Stored data:
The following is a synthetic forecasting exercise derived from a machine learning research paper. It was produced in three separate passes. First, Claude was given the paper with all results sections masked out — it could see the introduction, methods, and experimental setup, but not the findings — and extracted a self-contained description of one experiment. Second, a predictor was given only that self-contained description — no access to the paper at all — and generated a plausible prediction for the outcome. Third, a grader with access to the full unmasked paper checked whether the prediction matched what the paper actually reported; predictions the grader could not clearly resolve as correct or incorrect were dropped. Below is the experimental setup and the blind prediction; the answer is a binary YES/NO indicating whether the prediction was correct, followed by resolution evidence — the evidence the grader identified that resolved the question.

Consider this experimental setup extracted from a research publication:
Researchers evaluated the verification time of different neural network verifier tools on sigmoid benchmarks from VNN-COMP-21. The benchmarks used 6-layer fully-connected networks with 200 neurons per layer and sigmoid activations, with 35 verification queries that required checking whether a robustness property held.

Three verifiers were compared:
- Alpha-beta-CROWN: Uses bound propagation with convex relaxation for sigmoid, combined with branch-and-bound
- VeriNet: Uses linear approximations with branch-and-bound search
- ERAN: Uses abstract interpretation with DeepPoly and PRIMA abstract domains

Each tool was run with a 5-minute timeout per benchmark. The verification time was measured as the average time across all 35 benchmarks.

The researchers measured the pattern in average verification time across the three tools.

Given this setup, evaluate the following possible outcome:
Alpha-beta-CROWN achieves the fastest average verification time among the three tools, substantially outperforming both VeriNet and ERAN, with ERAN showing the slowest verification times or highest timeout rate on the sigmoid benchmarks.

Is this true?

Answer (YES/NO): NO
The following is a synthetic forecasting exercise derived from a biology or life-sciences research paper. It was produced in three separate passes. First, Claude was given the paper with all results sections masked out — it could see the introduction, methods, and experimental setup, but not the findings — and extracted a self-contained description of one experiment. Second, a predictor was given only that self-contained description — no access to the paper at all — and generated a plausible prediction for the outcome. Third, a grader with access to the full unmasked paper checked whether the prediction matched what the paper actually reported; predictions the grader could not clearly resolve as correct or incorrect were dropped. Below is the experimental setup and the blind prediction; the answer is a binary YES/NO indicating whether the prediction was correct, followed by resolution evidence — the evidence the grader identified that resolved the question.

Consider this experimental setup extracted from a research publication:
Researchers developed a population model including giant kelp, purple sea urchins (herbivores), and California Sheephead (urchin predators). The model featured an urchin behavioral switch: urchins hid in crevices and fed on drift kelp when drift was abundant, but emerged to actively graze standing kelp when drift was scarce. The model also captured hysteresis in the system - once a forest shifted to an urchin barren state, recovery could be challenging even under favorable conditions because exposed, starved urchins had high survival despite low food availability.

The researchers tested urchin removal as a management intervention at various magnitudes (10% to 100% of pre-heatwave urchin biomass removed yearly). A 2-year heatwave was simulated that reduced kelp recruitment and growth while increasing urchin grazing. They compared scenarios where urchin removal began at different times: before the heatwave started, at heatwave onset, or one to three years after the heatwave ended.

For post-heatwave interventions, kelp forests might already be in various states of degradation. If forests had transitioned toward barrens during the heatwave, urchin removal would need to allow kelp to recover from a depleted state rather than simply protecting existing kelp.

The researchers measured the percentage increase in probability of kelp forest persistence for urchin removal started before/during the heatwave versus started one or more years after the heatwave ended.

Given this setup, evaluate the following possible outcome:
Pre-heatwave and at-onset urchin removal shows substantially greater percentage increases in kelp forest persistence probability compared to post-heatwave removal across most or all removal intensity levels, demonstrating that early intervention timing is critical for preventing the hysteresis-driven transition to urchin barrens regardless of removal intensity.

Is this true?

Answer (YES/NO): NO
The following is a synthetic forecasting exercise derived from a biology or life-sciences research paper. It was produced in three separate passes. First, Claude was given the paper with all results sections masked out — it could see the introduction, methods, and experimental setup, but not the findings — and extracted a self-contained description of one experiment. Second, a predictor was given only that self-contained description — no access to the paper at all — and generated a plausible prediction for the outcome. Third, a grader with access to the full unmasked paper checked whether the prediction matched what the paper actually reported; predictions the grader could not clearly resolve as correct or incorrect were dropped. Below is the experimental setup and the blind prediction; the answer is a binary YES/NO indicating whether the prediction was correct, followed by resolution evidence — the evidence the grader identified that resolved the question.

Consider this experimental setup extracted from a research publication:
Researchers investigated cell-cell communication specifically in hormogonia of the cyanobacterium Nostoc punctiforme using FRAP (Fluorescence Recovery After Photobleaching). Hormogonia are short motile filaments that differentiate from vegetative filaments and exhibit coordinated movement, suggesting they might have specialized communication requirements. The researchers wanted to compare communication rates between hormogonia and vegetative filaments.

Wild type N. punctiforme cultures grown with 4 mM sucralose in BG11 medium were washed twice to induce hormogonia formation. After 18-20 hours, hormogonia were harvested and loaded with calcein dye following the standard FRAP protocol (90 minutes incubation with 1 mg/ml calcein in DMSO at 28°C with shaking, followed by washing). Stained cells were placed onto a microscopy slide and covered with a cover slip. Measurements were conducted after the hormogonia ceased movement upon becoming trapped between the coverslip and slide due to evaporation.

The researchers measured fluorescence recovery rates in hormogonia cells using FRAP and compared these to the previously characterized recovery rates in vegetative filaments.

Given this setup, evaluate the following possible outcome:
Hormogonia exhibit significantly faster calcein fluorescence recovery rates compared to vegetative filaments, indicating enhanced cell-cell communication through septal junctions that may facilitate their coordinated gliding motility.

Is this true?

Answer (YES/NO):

> DIRECTIONS: The word "might" may appear in several lines of the data; copy every line where it does.

> OUTPUT FOR THIS EXERCISE:
For post-heatwave interventions, kelp forests might already be in various states of degradation. If forests had transitioned toward barrens during the heatwave, urchin removal would need to allow kelp to recover from a depleted state rather than simply protecting existing kelp.
Researchers investigated cell-cell communication specifically in hormogonia of the cyanobacterium Nostoc punctiforme using FRAP (Fluorescence Recovery After Photobleaching). Hormogonia are short motile filaments that differentiate from vegetative filaments and exhibit coordinated movement, suggesting they might have specialized communication requirements. The researchers wanted to compare communication rates between hormogonia and vegetative filaments.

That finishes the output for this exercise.